From the first line of the entries below through the line holding "Corgi Katalog 1982", write out every line exactly, please, and leave out the pictures.

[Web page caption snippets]
__________________________________________________

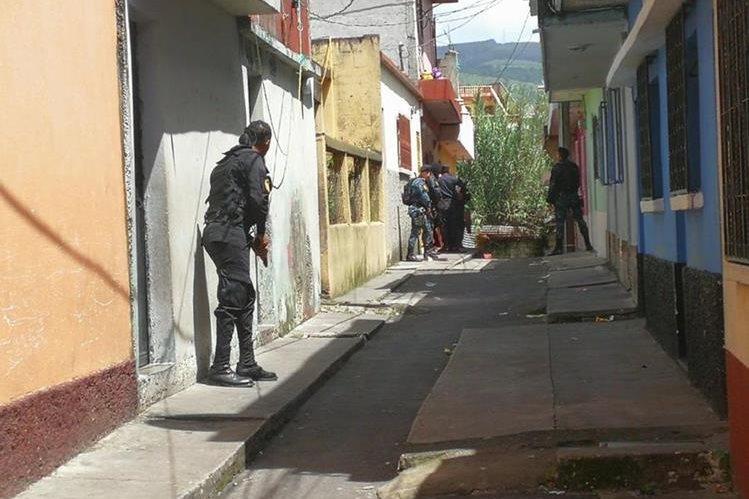 Policía durante operativo para capturar a los responsables. (Foto Prensa Libre: Estuardo Paredes)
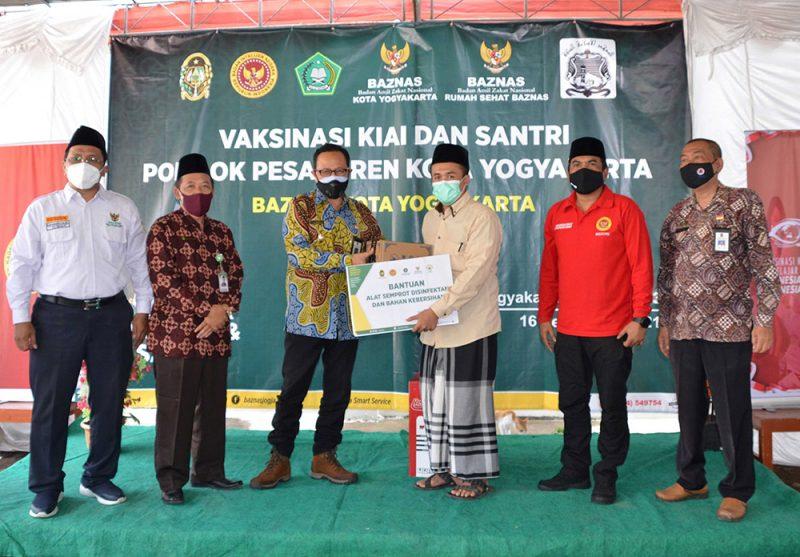 Vaksinasi bagi kyai dan santri di Pondok Pesantren Al-Luqmaniyyah Pandeyan Yogyakarta. (Foto: Humas Pemkot Yogya)
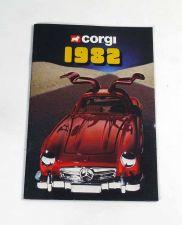 Corgi Katalog 1982 alt neuwertig mit Mercedes 300 SL Gullwing mint NOS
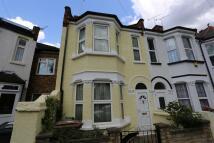 3 bedroom End of Terrace home in Brookfield Avenue...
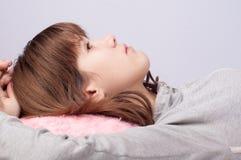 El adolescente serio lindo miente en la cama Fotos de archivo libres de regalías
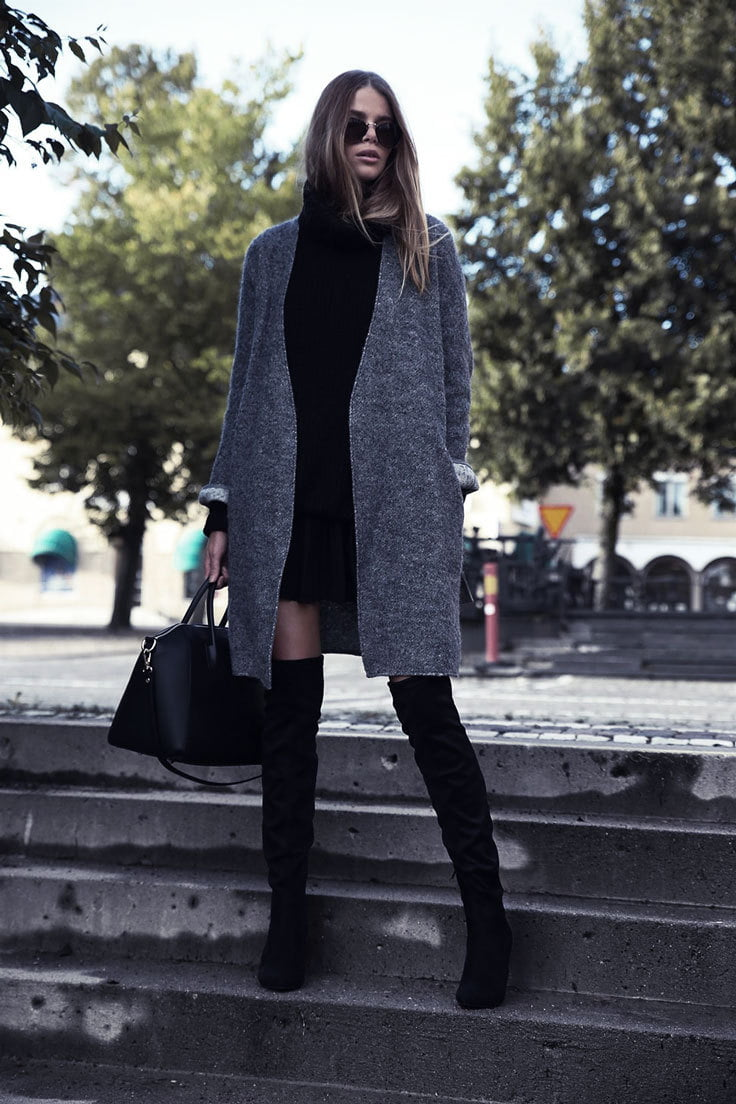 Oversize sweaters are a comfy way to go grunge at work!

__________________________________________________

▸ **TASK RESPONSE**:
 Policía durante operativo para capturar a los responsables. (Foto Prensa Libre: Estuardo Paredes)
 Vaksinasi bagi kyai dan santri di Pondok Pesantren Al-Luqmaniyyah Pandeyan Yogyakarta. (Foto: Humas Pemkot Yogya)
 Corgi Katalog 1982 alt neuwertig mit Mercedes 300 SL Gullwing mint NOS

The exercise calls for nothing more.